▶ _Problem requirements_:
Print the listing that follows, character for character.

▶ _Provided entries_:
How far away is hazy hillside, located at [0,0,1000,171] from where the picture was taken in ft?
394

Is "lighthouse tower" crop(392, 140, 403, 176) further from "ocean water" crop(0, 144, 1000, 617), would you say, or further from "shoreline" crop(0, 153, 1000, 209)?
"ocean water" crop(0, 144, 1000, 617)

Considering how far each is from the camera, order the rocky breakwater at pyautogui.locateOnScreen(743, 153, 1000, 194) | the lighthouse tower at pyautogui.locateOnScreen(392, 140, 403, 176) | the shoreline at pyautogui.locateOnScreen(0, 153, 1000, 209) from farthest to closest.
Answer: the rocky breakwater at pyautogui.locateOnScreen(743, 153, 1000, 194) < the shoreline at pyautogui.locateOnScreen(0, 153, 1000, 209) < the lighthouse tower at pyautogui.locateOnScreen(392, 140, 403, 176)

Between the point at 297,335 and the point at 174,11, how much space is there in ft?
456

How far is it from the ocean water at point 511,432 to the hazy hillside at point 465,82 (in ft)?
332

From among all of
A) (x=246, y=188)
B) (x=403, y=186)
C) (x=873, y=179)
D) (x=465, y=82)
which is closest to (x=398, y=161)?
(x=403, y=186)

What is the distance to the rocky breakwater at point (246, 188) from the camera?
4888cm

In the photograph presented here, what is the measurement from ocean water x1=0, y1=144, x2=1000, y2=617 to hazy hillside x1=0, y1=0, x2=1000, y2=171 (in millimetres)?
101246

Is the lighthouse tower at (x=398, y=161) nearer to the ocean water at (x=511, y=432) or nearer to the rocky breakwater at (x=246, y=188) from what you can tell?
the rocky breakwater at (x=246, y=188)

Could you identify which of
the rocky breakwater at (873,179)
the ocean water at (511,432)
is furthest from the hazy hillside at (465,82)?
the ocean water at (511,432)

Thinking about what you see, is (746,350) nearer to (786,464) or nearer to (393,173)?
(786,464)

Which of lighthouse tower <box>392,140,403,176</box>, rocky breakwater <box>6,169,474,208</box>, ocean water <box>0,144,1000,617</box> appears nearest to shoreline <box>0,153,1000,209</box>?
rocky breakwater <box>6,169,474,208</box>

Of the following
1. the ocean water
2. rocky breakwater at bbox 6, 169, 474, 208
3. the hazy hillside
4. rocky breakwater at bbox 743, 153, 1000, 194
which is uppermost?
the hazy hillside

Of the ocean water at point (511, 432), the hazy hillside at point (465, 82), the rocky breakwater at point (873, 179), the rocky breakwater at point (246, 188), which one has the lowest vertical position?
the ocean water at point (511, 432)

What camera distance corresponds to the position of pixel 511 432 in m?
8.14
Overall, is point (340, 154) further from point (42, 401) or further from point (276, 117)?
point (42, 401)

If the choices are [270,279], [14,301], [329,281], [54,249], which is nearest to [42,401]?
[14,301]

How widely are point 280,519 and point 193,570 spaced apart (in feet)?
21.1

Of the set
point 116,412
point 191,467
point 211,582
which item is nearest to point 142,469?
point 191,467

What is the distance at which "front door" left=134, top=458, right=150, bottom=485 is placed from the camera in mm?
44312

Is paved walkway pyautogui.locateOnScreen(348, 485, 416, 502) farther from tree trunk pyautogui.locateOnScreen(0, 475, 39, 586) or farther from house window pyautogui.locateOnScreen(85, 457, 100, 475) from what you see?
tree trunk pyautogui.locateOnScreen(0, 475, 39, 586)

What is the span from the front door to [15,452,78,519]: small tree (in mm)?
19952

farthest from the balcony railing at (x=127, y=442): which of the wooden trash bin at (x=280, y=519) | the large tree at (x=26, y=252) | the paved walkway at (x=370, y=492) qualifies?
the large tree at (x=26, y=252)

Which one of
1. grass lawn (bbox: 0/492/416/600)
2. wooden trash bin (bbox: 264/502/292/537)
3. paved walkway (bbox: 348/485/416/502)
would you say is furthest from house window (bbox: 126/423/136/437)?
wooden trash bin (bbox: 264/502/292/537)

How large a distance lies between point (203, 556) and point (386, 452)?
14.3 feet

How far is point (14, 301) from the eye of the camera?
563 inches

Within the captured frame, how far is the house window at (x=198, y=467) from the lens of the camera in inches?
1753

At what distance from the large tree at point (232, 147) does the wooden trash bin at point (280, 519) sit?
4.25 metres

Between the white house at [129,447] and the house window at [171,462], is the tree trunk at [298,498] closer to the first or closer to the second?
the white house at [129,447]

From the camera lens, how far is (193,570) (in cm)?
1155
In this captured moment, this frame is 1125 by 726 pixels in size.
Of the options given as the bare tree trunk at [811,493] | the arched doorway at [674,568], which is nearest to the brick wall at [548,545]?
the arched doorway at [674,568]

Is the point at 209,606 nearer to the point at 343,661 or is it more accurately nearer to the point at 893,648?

▶ _Result of this task_:
How far away is hazy hillside, located at [0,0,1000,171] from where the picture was taken in ft?
394

Is "lighthouse tower" crop(392, 140, 403, 176) further from "ocean water" crop(0, 144, 1000, 617), would you say, or further from "shoreline" crop(0, 153, 1000, 209)?
"ocean water" crop(0, 144, 1000, 617)

Considering how far each is from the camera, order the rocky breakwater at pyautogui.locateOnScreen(743, 153, 1000, 194) | the lighthouse tower at pyautogui.locateOnScreen(392, 140, 403, 176) | the shoreline at pyautogui.locateOnScreen(0, 153, 1000, 209) from farthest to closest.
Answer: the rocky breakwater at pyautogui.locateOnScreen(743, 153, 1000, 194) < the shoreline at pyautogui.locateOnScreen(0, 153, 1000, 209) < the lighthouse tower at pyautogui.locateOnScreen(392, 140, 403, 176)

Between the point at 297,335 and the point at 174,11, how much space is there in ft?
456

How far is it from the ocean water at point 511,432 to the hazy hillside at point 465,82 (in ft)?
332

From among all of
A) (x=246, y=188)
B) (x=403, y=186)
C) (x=873, y=179)
D) (x=465, y=82)
which is closest to (x=398, y=161)?
(x=403, y=186)

What is the distance to the rocky breakwater at point (246, 188) from the camera?
4888cm

In the photograph presented here, what is the measurement from ocean water x1=0, y1=144, x2=1000, y2=617 to hazy hillside x1=0, y1=0, x2=1000, y2=171 (in millimetres)?
101246

Is the lighthouse tower at (x=398, y=161) nearer to the ocean water at (x=511, y=432) or nearer to the rocky breakwater at (x=246, y=188) from what you can tell?
the rocky breakwater at (x=246, y=188)

Could you identify which of
the rocky breakwater at (873,179)
the ocean water at (511,432)
is furthest from the hazy hillside at (465,82)?
the ocean water at (511,432)

Thinking about what you see, is (746,350) nearer to (786,464) or nearer to (393,173)?
(786,464)

Which of lighthouse tower <box>392,140,403,176</box>, rocky breakwater <box>6,169,474,208</box>, ocean water <box>0,144,1000,617</box> appears nearest to shoreline <box>0,153,1000,209</box>?
rocky breakwater <box>6,169,474,208</box>

Of the following
1. the ocean water
2. rocky breakwater at bbox 6, 169, 474, 208
3. the hazy hillside
4. rocky breakwater at bbox 743, 153, 1000, 194
which is uppermost?
the hazy hillside

Of the ocean water at point (511, 432), the hazy hillside at point (465, 82), the rocky breakwater at point (873, 179), the rocky breakwater at point (246, 188), which one has the lowest vertical position?
the ocean water at point (511, 432)

What camera distance corresponds to the position of pixel 511 432 in m?
8.14
Overall, is point (340, 154) further from point (42, 401) or further from point (276, 117)?
point (42, 401)

If the choices are [270,279], [14,301], [329,281], [54,249], which is nearest to [42,401]?
[14,301]

How widely are point 280,519 and point 193,570 spaced apart (in feet)?
21.1

Of the set
point 116,412
point 191,467
point 211,582
which item is nearest to point 142,469?
point 191,467

What is the distance at which "front door" left=134, top=458, right=150, bottom=485 is placed from the camera in mm?
44312

Is paved walkway pyautogui.locateOnScreen(348, 485, 416, 502) farther from tree trunk pyautogui.locateOnScreen(0, 475, 39, 586) or farther from house window pyautogui.locateOnScreen(85, 457, 100, 475) from what you see?
tree trunk pyautogui.locateOnScreen(0, 475, 39, 586)

What is the span from the front door to [15,452,78,519]: small tree (in mm)?
19952

farthest from the balcony railing at (x=127, y=442): which of the wooden trash bin at (x=280, y=519) | the large tree at (x=26, y=252) | the paved walkway at (x=370, y=492) qualifies?
the large tree at (x=26, y=252)

Which one of
1. grass lawn (bbox: 0/492/416/600)
2. wooden trash bin (bbox: 264/502/292/537)
3. paved walkway (bbox: 348/485/416/502)
would you say is furthest from house window (bbox: 126/423/136/437)?
wooden trash bin (bbox: 264/502/292/537)

How large a distance lies between point (203, 556) and point (386, 452)?
14.3 feet

How far is point (14, 301) from the eye of the camera?
563 inches

Within the captured frame, how far is the house window at (x=198, y=467) from the lens of the camera in inches?
1753

At what distance from the large tree at point (232, 147) does the wooden trash bin at point (280, 519) sit?
4.25 metres

Between the white house at [129,447] and the house window at [171,462], is the tree trunk at [298,498] closer to the first or closer to the second?
the white house at [129,447]

From the camera lens, how far is (193,570) (in cm)?
1155
In this captured moment, this frame is 1125 by 726 pixels in size.
Of the options given as the bare tree trunk at [811,493] | the arched doorway at [674,568], which is nearest to the brick wall at [548,545]?
the arched doorway at [674,568]

Is the point at 209,606 nearer to the point at 343,661 or is it more accurately nearer to the point at 893,648?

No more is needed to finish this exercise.